In the intertwining, weird and wonderful word of San Francisco rock, Mike Donovan is one of the area’s more esteemed luminaries. First with his band, the much missed and sorely underappreciated Sic Alps, as well as his own record labels and work as a member of at least seven other bands, Donovan has cultivated a singular path through the terrain of off kilter guitar rock, culminating in his solo debut, 2013’s weirded-out, acoustic leaning Wot. Peacers is the prolific Donovan’s new project and the self-titled debut highlights the guitarist and singer’s ever more lucid and oblique rock stylings.
Peacers is a record focused on vibes and slightly unsettling, insidious grooves. A spaced out, slightly out there feeling permeates songs, like the beguiling mantra-ish opener At The Milkshake Hop, or the squalling feedback of the sprawling Syd Barret like psych reverie of Mary Jane/Glorious Sunrise.

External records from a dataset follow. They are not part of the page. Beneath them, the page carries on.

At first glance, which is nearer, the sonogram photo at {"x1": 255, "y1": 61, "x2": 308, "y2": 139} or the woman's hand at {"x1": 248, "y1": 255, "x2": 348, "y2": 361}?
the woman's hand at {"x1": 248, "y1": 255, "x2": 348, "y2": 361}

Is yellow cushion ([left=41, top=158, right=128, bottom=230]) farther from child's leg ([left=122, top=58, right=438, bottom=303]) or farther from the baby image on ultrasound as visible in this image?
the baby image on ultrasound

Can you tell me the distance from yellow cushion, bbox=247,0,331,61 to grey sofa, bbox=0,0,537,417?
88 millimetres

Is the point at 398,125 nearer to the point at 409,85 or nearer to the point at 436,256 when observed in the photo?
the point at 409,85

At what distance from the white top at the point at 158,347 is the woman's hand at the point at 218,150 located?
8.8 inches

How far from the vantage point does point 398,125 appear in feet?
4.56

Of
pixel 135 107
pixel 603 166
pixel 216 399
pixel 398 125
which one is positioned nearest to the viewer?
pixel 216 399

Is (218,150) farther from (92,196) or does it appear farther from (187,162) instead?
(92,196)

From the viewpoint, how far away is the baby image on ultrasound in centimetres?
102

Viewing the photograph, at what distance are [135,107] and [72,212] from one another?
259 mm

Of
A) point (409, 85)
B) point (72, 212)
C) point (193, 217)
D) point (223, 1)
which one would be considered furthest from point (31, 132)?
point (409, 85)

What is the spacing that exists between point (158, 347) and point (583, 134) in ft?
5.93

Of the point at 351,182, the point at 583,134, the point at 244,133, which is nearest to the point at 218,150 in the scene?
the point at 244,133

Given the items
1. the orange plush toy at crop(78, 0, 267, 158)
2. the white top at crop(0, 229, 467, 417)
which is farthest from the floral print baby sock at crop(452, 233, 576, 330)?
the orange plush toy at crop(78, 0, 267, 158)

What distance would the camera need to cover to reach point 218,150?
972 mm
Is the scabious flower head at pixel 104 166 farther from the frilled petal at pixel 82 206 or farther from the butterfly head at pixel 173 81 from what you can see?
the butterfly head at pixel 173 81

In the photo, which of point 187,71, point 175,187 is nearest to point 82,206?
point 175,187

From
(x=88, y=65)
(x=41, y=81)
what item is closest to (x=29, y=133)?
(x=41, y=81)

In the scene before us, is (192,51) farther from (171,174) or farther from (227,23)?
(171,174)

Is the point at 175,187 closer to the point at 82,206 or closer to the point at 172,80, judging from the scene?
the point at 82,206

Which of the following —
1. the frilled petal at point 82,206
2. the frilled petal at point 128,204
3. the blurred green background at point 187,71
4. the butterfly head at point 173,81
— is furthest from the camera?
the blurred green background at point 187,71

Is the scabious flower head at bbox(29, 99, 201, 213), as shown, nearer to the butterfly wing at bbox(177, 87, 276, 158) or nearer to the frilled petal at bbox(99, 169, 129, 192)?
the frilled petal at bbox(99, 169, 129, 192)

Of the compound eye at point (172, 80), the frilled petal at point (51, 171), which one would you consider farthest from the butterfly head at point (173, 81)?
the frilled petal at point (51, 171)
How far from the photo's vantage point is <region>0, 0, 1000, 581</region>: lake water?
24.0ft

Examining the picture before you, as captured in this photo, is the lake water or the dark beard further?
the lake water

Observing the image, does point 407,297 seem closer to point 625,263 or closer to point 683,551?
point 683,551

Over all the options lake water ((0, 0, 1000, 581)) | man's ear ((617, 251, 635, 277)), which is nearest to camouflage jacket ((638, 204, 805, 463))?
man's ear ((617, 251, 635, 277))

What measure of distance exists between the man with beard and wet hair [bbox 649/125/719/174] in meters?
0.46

The increasingly experimental nature of Donovan’s work is present here as Peacers indulge in whimsical psych rock fantasies, like the languid to the point of being almost comatose Leicester Bride. Part of the charm of Peacers lies in the sound of the album. Peacers certainly make ostensibly rock music but it’s rock music with a softness and lightness to it. Nothing here is overpowering or overwrought. At times, this is a negative as Donovan’s flights of musical fancy flicker like moths drawn to light before fluttering away harmlessly; however, mostly it gives Peacers a warm sound that is welcoming and supremely satisfying.
Befitting of a serial collaborator like Mike Donovan, Peacers is not just a solo project. The album was produced by fellow San Francisco musician and arguably the busiest man in rock Ty Segall. As well as production, Segall also recorded most of the rhythm tracks, which are deft and unobtrusive. Segall is a man who perfectly understands idiosyncratic rock and provides a fine foil to Donovan’s creative spirit.
While Peacers can be hard to get a handle on, in its most straightforward moments there is a pleasing classic rock sound to the more upbeat tracks. R.J.D (Salem) rattles along on a gentle swinging garage groove while Laze It is a pristine piece of power pop. As the album progresses, things get a little more expansive, culminating in the guitar soloing of the wonderful Blume. Peacers’ rock sound is steeped in the late ’60s/early ’70s, but it certainly doesn’t sound like witless revivalism. Instead, it’s a refreshing change to hear a band that sounds like it could be effortlessly at home on The Old Grey Whistle Test.
Peacers’ music is a product of outsiderdom and the curious enclave of like-minded musicians in San Francisco who have forged their own path through the more interesting and diverting avenues of garage rock. It’s a promising debut from a musician spreading his wings and continuing to create his own little subculture, one informed by the past but brightening up the future.